"""

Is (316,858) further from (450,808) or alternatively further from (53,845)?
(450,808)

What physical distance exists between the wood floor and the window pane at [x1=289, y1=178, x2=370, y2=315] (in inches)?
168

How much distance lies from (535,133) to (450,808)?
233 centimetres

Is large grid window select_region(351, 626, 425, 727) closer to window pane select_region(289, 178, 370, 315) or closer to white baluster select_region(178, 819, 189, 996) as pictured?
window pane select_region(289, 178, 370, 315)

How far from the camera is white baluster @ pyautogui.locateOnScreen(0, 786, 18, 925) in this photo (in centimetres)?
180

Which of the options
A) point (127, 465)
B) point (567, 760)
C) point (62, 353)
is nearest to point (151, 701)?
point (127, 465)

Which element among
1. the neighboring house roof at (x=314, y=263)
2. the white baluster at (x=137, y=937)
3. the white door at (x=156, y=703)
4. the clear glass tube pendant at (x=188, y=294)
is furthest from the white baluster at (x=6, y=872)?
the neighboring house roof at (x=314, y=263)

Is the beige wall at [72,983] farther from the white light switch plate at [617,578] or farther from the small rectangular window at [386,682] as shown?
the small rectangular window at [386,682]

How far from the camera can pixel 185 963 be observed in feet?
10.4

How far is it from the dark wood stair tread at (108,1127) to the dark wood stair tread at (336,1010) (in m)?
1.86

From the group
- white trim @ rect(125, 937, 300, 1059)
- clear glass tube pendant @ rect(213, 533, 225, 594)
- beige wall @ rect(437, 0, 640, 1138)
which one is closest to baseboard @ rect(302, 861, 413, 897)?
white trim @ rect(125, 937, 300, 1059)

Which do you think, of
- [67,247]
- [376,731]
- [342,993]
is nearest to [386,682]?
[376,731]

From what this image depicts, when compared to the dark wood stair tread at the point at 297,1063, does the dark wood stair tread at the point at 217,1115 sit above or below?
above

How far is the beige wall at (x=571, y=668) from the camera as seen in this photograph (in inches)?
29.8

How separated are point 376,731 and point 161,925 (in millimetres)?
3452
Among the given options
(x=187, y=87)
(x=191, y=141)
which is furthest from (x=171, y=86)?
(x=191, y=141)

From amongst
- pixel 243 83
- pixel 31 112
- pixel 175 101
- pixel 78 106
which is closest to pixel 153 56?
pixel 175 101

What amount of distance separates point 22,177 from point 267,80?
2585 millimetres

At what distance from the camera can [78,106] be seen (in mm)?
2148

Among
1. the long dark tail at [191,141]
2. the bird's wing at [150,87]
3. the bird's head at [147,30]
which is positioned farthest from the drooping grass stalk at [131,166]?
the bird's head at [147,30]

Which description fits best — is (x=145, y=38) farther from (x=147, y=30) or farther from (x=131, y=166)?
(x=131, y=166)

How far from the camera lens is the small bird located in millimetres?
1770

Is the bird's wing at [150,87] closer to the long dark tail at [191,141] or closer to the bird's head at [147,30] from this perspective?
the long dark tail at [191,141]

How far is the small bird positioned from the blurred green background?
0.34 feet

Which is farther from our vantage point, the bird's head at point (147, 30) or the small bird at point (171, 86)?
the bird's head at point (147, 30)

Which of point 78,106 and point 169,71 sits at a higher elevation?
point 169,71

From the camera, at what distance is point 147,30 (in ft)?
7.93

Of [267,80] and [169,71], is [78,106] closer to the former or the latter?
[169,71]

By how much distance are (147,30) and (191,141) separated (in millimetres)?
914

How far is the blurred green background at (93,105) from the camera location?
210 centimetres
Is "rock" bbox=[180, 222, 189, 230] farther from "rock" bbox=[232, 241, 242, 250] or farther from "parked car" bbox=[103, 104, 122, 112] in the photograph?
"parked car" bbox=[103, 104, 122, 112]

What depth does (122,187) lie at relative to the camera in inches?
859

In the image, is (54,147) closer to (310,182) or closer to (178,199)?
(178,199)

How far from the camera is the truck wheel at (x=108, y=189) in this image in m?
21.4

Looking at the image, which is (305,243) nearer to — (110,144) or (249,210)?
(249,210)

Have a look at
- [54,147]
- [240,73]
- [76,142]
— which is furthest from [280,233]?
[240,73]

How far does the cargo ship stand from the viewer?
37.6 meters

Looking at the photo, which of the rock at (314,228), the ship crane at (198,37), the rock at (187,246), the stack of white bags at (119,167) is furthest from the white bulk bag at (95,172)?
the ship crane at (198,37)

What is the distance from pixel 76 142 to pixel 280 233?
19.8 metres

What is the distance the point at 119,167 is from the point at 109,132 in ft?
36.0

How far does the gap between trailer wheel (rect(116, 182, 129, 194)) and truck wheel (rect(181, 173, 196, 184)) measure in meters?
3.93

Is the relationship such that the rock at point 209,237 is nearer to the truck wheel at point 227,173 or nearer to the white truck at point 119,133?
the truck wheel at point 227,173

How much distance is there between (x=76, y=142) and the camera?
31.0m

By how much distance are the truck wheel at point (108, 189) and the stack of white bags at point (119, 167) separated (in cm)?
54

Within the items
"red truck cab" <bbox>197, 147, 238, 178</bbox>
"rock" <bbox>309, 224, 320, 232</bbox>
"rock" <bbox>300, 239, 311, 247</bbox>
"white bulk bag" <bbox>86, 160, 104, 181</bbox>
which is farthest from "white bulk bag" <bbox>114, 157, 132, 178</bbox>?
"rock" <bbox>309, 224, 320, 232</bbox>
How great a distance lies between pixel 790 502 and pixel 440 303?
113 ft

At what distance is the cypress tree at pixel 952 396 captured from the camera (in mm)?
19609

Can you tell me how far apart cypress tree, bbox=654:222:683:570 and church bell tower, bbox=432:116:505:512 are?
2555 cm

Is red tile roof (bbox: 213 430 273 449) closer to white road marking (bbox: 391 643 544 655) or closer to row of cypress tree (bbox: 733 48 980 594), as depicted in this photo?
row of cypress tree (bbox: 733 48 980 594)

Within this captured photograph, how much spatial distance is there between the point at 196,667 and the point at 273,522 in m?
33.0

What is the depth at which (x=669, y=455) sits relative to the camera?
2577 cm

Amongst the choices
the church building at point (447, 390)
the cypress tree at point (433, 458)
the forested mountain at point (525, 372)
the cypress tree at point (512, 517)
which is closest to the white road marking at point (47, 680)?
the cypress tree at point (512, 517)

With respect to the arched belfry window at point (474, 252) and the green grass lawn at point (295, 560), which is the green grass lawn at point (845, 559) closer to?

"""

Copy exactly, and only, the lines from the one containing "How much distance is" through the last line of the listing.

How much distance is there between (x=76, y=142) and the camera?
31.0m

By how much distance are the truck wheel at point (108, 189) and the stack of white bags at point (119, 167) separated (in cm)?
54

Within the items
"red truck cab" <bbox>197, 147, 238, 178</bbox>
"rock" <bbox>309, 224, 320, 232</bbox>
"rock" <bbox>300, 239, 311, 247</bbox>
"white bulk bag" <bbox>86, 160, 104, 181</bbox>
which is farthest from "white bulk bag" <bbox>114, 157, 132, 178</bbox>?
"rock" <bbox>309, 224, 320, 232</bbox>
How great a distance lies between pixel 790 502 and pixel 440 303?
113 ft

At what distance is the cypress tree at pixel 952 396 captured from the camera (in mm)?
19609

Can you tell me how far apart cypress tree, bbox=654:222:683:570 and church bell tower, bbox=432:116:505:512 are?
2555 cm

Is red tile roof (bbox: 213 430 273 449) closer to white road marking (bbox: 391 643 544 655) or closer to row of cypress tree (bbox: 733 48 980 594), as depicted in this photo?
row of cypress tree (bbox: 733 48 980 594)

Within this captured photograph, how much spatial distance is there between the point at 196,667 and the point at 273,522 in m?
33.0

What is the depth at which (x=669, y=455) sits relative to the camera?
2577 cm

Amongst the choices
the church building at point (447, 390)
the cypress tree at point (433, 458)
the forested mountain at point (525, 372)
the cypress tree at point (512, 517)
which is closest to the white road marking at point (47, 680)?
the cypress tree at point (512, 517)

With respect to the arched belfry window at point (474, 252) and the green grass lawn at point (295, 560), which is the green grass lawn at point (845, 559) closer to?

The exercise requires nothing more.